NBC Promotes Newsweek Columnist's Book on Glorious F.D.R.

May 6th, 2006 6:02 AM

Newsweek's Jonathan Alter has a new book out on the glories of Franklin Delano Roosevelt, so it's natural that he would be offered an interview on NBC's "Today" to promote it. On Tuesday morning, in the 9 am hour, news anchor Ann Curry helped guide Alter through the promoting:

Curry: "Roosevelt's optimism created what Newsweek columnist and NBC News contributor Jonathan Alter calls the defining moment, "FDR's Hundred Days And The Triumph Of Hope." It also happens to be the title of his new book. Jonathan, pleasure, good morning...."You know Roosevelt calls March '33 his 'rendezvous with destiny.' What made him so good at sparking optimism at a time when there was great depression, really?"

Alter: "You have to, you have to remember this was the bottom. And this was worse than 9/11 for people who remembered it and talked to me about it. If you had put your money in the wrong bank and 10,000 banks went out of business you were done. People now when they say they're broke, they, they say, 'well I've got $5000.' This is like $5 left buried under the mattress. And so when Roosevelt said the only thing we have to fear is fear itself, it wasn't true. People actually had a lot to fear about how they were gonna put food on the table. But he was able to create this sense of hope that there was a future and it saved, this is hard for us to believe, but it saved both democracy and capitalism within just a few weeks because at that time dictatorship had a positive connotation and a lot of people wanted it."

Curry: "And he resisted that temptation."

Alter: "Yes he did. And I found a new document that showed that he almost took dictatorial powers. Remember he had just barely escaped assassination a couple of weeks earlier and a lot of people thought he had been saved by God for this purpose of saving the country. He decided not to become a dictator and he substituted his character and his astonishing leadership qualities. This is a book about leadership Ann and I think it's relevant for our, our times now because it's really about what good, great leadership can do when you're in trouble."

From there, they discussed how FDR was the "original Great Communicator," especially his radio "fireside chats." Alter made it sound like Roosevelt caused a radio revolution. In fact, Calvin Coolidge was the first president to really use radio, but since he's been thoroughly demeaned by liberal historians, liberal journalists aren't about to give him credit:

Curry: "You know Oliver Wendell Holmes described him as 'a second class intellect but a first class temperament.'"

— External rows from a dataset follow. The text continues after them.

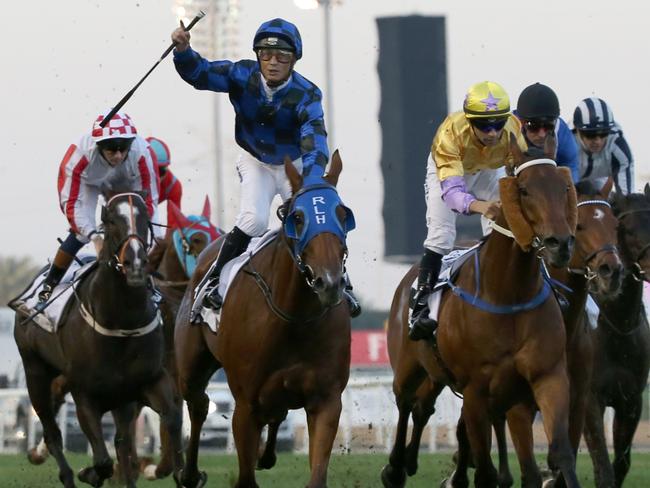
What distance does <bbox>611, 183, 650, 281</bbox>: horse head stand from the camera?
9.29m

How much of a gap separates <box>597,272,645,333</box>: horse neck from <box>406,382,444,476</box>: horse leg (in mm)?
1193

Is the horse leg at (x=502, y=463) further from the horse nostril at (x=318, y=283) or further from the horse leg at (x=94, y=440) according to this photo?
the horse leg at (x=94, y=440)

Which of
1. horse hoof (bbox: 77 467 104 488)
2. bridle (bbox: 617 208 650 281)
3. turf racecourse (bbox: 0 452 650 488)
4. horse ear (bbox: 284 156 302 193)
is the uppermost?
horse ear (bbox: 284 156 302 193)

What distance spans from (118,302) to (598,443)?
3.05 m

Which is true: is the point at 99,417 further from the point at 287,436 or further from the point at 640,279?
the point at 287,436

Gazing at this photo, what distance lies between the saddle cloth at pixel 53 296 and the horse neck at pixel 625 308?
3.30 metres

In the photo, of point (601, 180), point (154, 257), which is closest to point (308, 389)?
point (601, 180)

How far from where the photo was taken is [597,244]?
826 centimetres

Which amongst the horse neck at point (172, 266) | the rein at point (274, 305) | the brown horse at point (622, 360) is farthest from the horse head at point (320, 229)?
the horse neck at point (172, 266)

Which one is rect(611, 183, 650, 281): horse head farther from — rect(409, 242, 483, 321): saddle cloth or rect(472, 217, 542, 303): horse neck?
rect(472, 217, 542, 303): horse neck

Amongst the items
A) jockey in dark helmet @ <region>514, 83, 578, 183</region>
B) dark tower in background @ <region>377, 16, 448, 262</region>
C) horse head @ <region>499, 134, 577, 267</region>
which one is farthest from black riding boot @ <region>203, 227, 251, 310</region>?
dark tower in background @ <region>377, 16, 448, 262</region>

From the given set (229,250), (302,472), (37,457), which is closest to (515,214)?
(229,250)

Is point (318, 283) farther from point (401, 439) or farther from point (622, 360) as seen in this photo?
point (401, 439)

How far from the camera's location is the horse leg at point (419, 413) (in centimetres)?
1040
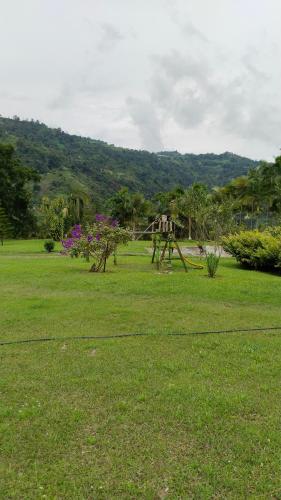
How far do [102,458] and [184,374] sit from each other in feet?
5.53

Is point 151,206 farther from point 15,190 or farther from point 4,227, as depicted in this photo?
point 4,227

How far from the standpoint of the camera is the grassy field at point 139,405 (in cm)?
282

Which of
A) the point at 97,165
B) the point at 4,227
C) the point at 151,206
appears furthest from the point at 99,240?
the point at 97,165

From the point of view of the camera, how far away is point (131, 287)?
31.7 feet

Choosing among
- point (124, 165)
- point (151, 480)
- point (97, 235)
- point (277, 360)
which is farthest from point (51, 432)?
point (124, 165)

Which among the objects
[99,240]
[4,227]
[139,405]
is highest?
[4,227]

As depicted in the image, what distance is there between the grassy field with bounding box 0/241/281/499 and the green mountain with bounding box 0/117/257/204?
34.6 metres

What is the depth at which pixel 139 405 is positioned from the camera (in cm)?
382

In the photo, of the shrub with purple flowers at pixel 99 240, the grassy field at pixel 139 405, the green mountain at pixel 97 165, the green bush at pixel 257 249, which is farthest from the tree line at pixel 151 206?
the grassy field at pixel 139 405

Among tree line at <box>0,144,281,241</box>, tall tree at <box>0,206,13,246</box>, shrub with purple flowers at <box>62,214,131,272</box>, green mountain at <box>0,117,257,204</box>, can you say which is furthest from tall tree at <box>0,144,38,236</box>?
shrub with purple flowers at <box>62,214,131,272</box>

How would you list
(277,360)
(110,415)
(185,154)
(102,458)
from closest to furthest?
1. (102,458)
2. (110,415)
3. (277,360)
4. (185,154)

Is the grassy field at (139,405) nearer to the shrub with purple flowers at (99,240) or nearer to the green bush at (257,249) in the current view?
the shrub with purple flowers at (99,240)

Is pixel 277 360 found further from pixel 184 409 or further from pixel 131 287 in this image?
pixel 131 287

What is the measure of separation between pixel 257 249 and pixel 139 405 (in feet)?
36.3
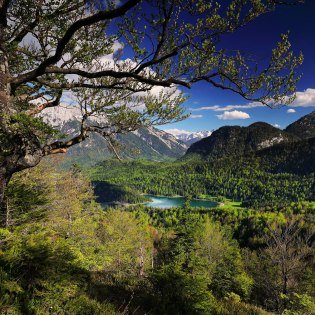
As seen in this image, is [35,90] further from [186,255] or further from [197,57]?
[186,255]

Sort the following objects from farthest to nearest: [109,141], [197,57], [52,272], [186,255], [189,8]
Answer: [186,255] → [109,141] → [197,57] → [52,272] → [189,8]

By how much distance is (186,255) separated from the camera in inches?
1799

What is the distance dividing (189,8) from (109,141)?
654cm

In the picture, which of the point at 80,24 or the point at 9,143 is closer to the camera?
the point at 80,24

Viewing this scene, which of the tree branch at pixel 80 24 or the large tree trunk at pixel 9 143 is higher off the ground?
the tree branch at pixel 80 24

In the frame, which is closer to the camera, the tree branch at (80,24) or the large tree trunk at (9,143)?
the tree branch at (80,24)

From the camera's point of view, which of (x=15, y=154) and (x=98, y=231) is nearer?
(x=15, y=154)

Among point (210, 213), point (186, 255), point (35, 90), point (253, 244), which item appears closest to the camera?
point (35, 90)

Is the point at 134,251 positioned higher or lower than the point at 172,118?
lower

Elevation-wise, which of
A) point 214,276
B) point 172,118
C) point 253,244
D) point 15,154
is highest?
point 172,118

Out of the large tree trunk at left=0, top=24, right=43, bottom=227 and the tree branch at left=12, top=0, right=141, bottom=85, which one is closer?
the tree branch at left=12, top=0, right=141, bottom=85

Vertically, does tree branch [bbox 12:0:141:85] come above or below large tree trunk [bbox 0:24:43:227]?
above

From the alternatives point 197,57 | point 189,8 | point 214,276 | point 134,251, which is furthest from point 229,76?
point 134,251

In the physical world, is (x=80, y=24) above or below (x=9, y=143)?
above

Alter: "Absolutely. I mean he was, Winston Churchill described him as like opening a bottle of champagne when, when you met him. But his public temperament is what did him so much good and the country so much good in this period. You know we now take for granted when we see on the Today show when people speak conversationally to the public. When he did that in 1933 with that first fireside chat it was revolutionary. For thousands of years before the invention of the microphone people would shout when they were talking to the public. And, and, and I read, you know, thousands of letters in the Roosevelt Library, they all said the same thing. 'It felt like you were in my living room with me.' They thought it was magic almost. And it totally changed the relationship between public people and private citizens. And all of television and radio now is done conversationally as, as you know and that comes from this speech, this first fireside chat."

Curry: "But where did it, where did it, how did it come to him though? I mean how did he break that mold?"

Alter: "It's a great story."

Curry: "Was it, was it his mother who loved him..."

Alter: "Yeah."

Curry: "...so intensely. Was it his disability that made him tender?"

Alter: "Well his, his polio and I got a lot in the book about how polio changed him and, and made him a more caring and understanding human being. His mother was critical. His mother Sarah, whose been kind of sideswiped by history and Eleanor obviously was critical and in the case of this speech he actually looked at a workman taking down some scaffolding and he said, 'how can I write a speech that he will understand that can connect with him?' Before that you didn't see that much of that in American politics. They sort of declaimed from on high, you know the tone? And, and he changed the whole tone of American leadership."

As they ended, Alter returned to the point of suggesting that President Bush isn't much of a leader, and that he's not really accountable, and he's surrounded by yes-men.Curry asked the open-ended question: "What lessons can we learn, can our leaders learn from FDR?"

Alter: "Many lesson but one I want to focus on about Eleanor because there's a lot about her in this book is that she was his eyes and ears. And she went around the country with her very close friend who she may or may not have had a romantic relationship with, but the key thing was they gave Roosevelt information about what programs were and were not working. Any effective leader in management, government, anything, they need an accountability process. And Eleanor was able to help him become a great president even though she didn't want to be First Lady."

Curry: "And she wasn't a yes man or a woman and that's the danger in leadership."

Alter: "Exactly, that's, that's critical. She was very reluctant and depressed before they came into office but she came into her own and she helped make him a great president."

Curry: "Alright on that note we have to leave it. Jonathan Alter, interesting, like opening a bottle of champagne and that may well be how people greet your book. You can read an excerpt from The Defining Moment on our Web site at today.msnbc.com."